报 告 人: 张霜剑(复旦大学)
报告时间: 9月18日18:30 – 19:30
报告地点:#腾讯会议:362-683-9628
报告摘要:The principal-agent problem is one of the central problems in microeconomics with many applications. Existence, uniqueness, convexity/concavity, regularity, and characterization of the solutions have been widely studied after Mirrlees and Spence in the 1970s. For multidimensional spaces of agents and products, Rochet and Choné (Econometrica, 1998) reformulated this problem to a concave maximization over the set of convex functions, by assuming agent preferences combine bilinearity in the product and agent parameters with a quasilinear sensitivity to prices. We characterize solutions to this problem by identifying a dual minimization problem.
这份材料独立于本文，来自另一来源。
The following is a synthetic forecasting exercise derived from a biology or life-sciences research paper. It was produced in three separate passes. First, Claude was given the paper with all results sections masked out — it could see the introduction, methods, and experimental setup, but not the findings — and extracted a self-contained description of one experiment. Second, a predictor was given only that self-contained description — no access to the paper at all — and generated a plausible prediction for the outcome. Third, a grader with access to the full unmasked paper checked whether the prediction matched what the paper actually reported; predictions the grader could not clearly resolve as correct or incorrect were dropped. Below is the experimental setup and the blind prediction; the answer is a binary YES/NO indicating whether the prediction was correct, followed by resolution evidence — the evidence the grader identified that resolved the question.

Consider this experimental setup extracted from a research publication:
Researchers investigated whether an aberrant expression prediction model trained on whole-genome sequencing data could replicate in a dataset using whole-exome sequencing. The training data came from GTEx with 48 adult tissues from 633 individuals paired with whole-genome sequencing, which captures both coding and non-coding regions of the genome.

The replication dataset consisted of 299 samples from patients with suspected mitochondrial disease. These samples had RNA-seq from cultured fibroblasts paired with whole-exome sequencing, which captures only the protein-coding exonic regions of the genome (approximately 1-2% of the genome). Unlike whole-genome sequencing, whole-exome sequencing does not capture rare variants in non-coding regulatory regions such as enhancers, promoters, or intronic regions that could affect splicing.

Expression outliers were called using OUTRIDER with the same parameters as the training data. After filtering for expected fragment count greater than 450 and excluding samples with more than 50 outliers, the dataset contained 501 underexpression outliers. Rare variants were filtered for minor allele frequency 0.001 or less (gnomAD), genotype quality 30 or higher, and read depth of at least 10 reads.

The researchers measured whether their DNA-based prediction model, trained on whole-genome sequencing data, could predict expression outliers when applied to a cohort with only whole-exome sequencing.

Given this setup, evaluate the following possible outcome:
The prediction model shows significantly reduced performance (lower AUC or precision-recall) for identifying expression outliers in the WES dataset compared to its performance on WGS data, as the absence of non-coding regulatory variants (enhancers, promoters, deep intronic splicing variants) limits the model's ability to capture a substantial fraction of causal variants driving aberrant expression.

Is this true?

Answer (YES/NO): NO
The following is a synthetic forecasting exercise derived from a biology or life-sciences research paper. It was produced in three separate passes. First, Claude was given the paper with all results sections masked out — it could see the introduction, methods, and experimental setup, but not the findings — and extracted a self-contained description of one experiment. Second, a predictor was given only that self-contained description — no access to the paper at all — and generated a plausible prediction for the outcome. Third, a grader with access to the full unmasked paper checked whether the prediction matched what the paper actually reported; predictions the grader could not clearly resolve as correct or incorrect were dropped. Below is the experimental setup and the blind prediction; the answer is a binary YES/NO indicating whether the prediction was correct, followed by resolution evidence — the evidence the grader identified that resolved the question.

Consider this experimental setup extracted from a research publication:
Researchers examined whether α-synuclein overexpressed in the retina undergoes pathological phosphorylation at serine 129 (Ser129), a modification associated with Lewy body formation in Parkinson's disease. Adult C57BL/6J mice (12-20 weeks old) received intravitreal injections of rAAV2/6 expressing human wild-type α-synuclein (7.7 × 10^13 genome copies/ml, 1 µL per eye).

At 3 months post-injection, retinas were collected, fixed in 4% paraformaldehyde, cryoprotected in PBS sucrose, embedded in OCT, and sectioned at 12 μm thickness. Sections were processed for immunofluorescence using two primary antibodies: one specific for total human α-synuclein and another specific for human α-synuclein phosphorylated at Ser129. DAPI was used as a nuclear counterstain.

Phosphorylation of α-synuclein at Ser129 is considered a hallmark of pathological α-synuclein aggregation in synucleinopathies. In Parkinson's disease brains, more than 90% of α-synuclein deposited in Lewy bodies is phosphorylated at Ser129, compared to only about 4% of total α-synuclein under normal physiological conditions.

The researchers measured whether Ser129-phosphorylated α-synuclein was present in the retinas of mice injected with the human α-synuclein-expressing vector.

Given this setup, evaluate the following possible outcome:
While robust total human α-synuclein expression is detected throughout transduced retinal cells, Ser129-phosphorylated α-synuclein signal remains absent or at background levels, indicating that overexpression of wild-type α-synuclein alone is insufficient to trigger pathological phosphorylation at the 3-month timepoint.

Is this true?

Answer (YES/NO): NO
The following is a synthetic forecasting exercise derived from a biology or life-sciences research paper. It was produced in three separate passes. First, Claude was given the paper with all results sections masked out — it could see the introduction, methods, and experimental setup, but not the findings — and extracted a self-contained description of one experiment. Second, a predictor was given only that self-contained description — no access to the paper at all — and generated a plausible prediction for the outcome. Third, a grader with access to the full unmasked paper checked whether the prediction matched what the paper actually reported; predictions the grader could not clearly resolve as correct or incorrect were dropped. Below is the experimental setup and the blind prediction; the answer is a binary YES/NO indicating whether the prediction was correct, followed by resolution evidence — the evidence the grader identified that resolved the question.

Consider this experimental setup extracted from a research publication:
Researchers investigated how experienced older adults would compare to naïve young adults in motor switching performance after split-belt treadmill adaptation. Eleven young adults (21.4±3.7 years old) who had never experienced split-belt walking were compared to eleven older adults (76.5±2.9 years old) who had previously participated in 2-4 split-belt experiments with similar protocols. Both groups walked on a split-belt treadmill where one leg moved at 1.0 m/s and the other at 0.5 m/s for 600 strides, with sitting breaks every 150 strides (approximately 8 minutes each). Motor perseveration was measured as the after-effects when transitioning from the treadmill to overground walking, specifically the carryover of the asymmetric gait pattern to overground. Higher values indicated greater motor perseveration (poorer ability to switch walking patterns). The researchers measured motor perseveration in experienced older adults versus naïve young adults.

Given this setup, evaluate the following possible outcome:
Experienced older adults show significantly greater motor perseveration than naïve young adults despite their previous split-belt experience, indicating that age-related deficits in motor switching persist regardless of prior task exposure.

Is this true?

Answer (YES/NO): NO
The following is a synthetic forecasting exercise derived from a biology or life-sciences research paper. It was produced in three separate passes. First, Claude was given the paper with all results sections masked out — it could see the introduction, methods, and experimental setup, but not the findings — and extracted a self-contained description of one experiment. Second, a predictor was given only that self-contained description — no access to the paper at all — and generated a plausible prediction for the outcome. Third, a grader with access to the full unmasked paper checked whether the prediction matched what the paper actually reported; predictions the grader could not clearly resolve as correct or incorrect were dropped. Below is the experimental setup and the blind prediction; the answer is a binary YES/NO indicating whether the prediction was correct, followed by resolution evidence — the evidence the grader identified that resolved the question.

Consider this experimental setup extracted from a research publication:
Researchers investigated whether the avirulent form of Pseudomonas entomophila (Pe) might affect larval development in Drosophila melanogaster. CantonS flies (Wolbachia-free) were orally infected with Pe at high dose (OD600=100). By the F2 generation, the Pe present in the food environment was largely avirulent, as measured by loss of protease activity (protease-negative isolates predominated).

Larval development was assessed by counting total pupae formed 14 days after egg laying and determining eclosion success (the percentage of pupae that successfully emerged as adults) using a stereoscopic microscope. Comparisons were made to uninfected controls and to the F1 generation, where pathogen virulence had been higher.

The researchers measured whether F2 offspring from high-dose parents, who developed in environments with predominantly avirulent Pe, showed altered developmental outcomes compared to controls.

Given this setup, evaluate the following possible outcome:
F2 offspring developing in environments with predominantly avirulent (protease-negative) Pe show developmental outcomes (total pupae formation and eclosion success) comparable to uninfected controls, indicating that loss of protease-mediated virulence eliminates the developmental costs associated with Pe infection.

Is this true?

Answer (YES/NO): NO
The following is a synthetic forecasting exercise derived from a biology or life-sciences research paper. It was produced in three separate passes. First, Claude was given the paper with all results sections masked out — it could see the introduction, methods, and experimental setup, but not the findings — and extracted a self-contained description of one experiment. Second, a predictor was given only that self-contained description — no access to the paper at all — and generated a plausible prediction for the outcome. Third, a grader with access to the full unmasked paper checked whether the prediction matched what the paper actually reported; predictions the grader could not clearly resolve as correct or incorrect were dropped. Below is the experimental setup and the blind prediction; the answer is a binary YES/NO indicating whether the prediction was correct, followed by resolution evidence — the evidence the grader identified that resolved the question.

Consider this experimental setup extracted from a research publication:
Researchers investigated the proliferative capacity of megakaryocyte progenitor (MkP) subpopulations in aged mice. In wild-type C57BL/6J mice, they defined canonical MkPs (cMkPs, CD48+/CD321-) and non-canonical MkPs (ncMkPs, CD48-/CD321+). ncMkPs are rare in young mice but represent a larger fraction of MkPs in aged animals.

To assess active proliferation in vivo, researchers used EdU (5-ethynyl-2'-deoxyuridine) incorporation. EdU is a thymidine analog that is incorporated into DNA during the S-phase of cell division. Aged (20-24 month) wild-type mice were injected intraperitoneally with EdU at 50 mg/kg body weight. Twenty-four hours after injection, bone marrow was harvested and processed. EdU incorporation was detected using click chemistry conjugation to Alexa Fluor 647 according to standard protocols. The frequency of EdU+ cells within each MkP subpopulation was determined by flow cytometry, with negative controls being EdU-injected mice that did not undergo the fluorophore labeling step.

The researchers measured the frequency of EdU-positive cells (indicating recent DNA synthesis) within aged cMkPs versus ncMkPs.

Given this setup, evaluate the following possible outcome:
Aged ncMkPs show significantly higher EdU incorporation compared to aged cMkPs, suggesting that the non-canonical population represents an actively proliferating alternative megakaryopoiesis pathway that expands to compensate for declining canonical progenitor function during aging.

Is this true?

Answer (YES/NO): NO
This duality allows us to reduce the solution of the square example of Rochet-Choné to a novel free boundary problem, giving the first analytical description of an overlooked market segment, where the regularity built by Caffarelli-Lions plays a crucial role —— an extension of their regularity work to the quasilinear case is also recently studied. The results profoundly connect with the Optimal Transport theory, a powerful tool with potential applications in many areas. This talk contains my joint work with Robert J. McCann and Cale Rankin.
报告人简介:张霜剑,复旦大学数学科学学院青年研究员,博士生导师。2023年入选国家高层次青年人才。2012年本科毕业于南开大学陈省身班;2018年博士毕业于多伦多大学数学系;博士毕业后曾在巴黎高科国立统计与经济管理学院、巴黎高等师范学院、滑铁卢大学从事博士后研究。2023年9月至今任职于复旦大学数学科学学院,主要研究为最优输运理论在经济金融中的应用,其研究成果发表在Communications on Pure and Applied Mathematics、Mathematical Models and Methods in Applied Sciences、Economic Theory、Journal of Mathematical Economics、Conference on Learning Theory等。